The present application relates to an exterior member for a battery element for packaging a battery element and to a non-aqueous electrolyte secondary battery using the same. In more detail, the present application relates to an exterior member for a battery element capable of reducing failures, for example, leakage of the contents of a battery and swelling of a battery to be caused due to moisture absorption from the outside of the battery, through an enhancement of hermetic sealing properties, and to a non-aqueous electrolyte secondary battery using the same.
In recent years, a number of portable electronic devices, for example, camcorders (video tape recorders), cellular phones and laptop computers, each achieving a reduction in size and weight, have appeared. Following this, a demand for batteries as a power source of portable electronic devices is rapidly increasing. In order to realize a reduction in size and weight of the device, it is demanded to design the battery such that the battery is lightweight and thin and that a housing space within the device can be efficiently used. As a battery capable of meeting such demands, a lithium ion battery with a large energy density and a large output density is the most favorable.
Above all, a battery with a high degree of freedom in shape, a sheet type battery with a thin large area, a card type battery with a thin small area and the like have been desired. However, it is difficult to prepare a thin battery according to techniques using a metal-made can as an exterior material, which have hitherto been employed.

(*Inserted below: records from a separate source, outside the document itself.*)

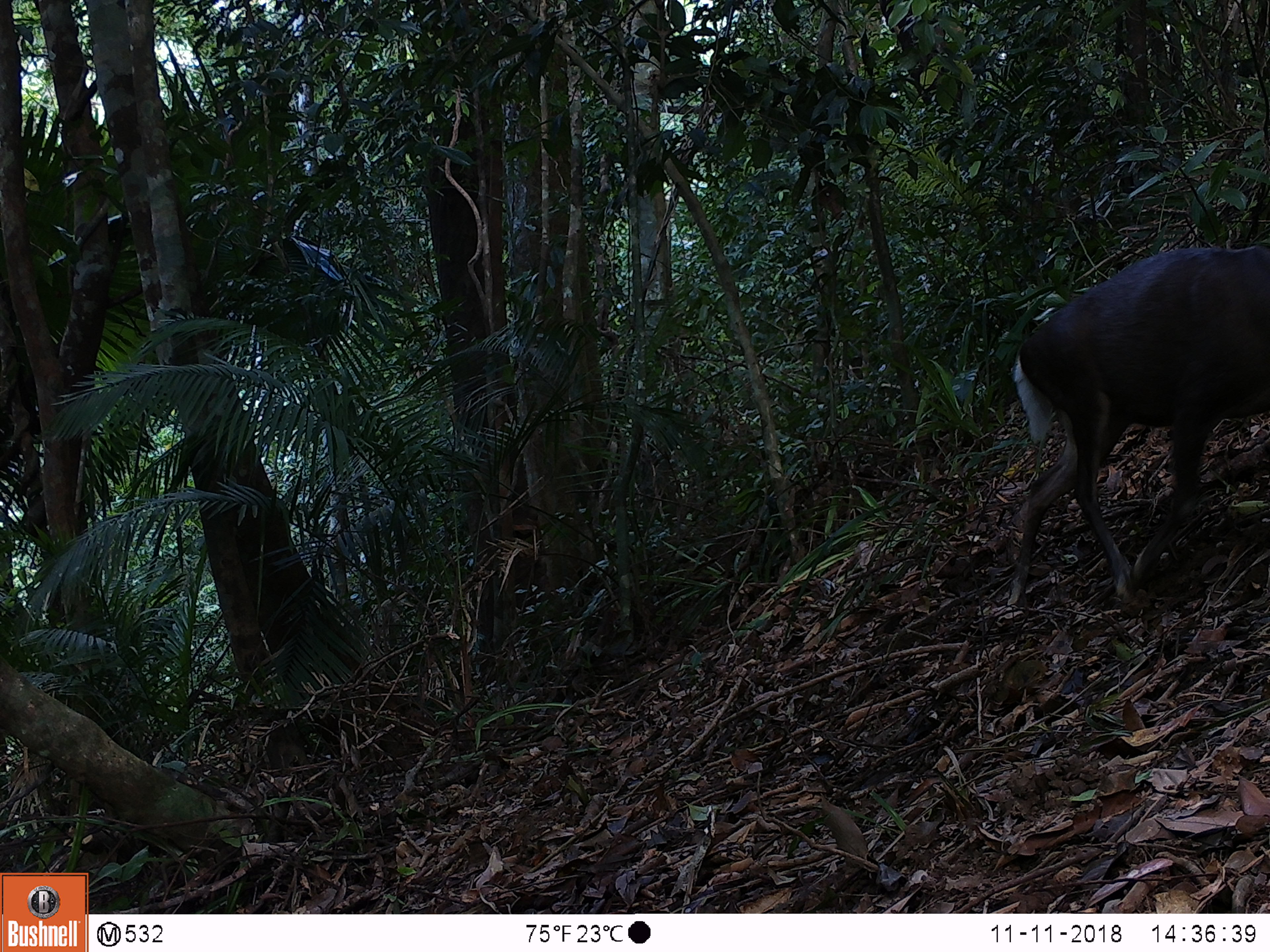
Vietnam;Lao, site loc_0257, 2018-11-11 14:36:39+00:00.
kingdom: Animalia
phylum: Chordata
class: Mammalia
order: Artiodactyla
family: Cervidae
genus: Muntiacus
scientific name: Muntiacus rooseveltorum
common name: roosevelt's muntjac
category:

In order to solve these problems, there are investigated batteries not containing a liquid electrolyte therein, by adding a material having a solidification action to an electrolytic solution or using a gel electrolyte using a polymer. In such batteries, an electrode and an electrolyte are brought into intimate contact with each other, and it is possible to keep the contact state. According to this, it is possible to prepare a thin battery using an exterior member in a sheet form, such as an aluminum laminated sheet.
FIG. 9 shows an exploded perspective view of the foregoing thin battery using a laminated sheet as an exterior member. This laminated battery 10 is configured such that a battery element 20 is externally packaged in an exterior member 30 for a battery element made of a laminated sheet.
Here, the exterior member 30 for a battery element is formed such that a recess-provided sheet piece 30A having a recess 20 for housing the battery element 20 in a rectangular plate form and a platy sheet piece 30B in a platy form are partitioned from each other by a bending part 34. The laminated battery 10 is prepared by housing the battery element 20 in the recess 32 of the recess-provided sheet piece 30A, folding double the recess-provided sheet piece 30A and the platy sheet piece 30B in the bending part 34 and then sealing a peripheral part 36 of the both sheet pieces under a heat pressure.
The foregoing bending part of the laminated sheet is bent at about 360° C. during sealing and further applied with a load of the heat pressure. Thus, the bending part of the laminated sheet is easily damaged at the time of sealing as compared with other peripheral part (sealing part). Nevertheless, according to the related art, since a sealing region (peripheral part width) of the laminated sheet was sufficiently secured, even when the foregoing load would be applied, the damage was rarely actualized. However, in recent years, following an increase of the battery capacity, not only the sealing region is made narrow to a minimum width, but in order to compensate this, there is a tendency that sealing is carried out at high temperature and high pressure. Accordingly, the foregoing bending part forms a place where delamination or a pinhole which will become a factor of lowering the hermetic sealing properties is easily generated. Thus, it is the present situation that there is a concern that a lowering of the hermetic sealing properties of the thin laminated battery is generated.
On the other hand, there is disclosed a method in which one of external ends of a laminated exterior body is extended to provide an extended end, and the other external end is covered by the extended end, thereby enhancing hermetic sealing properties (see JP-A-2003-242942).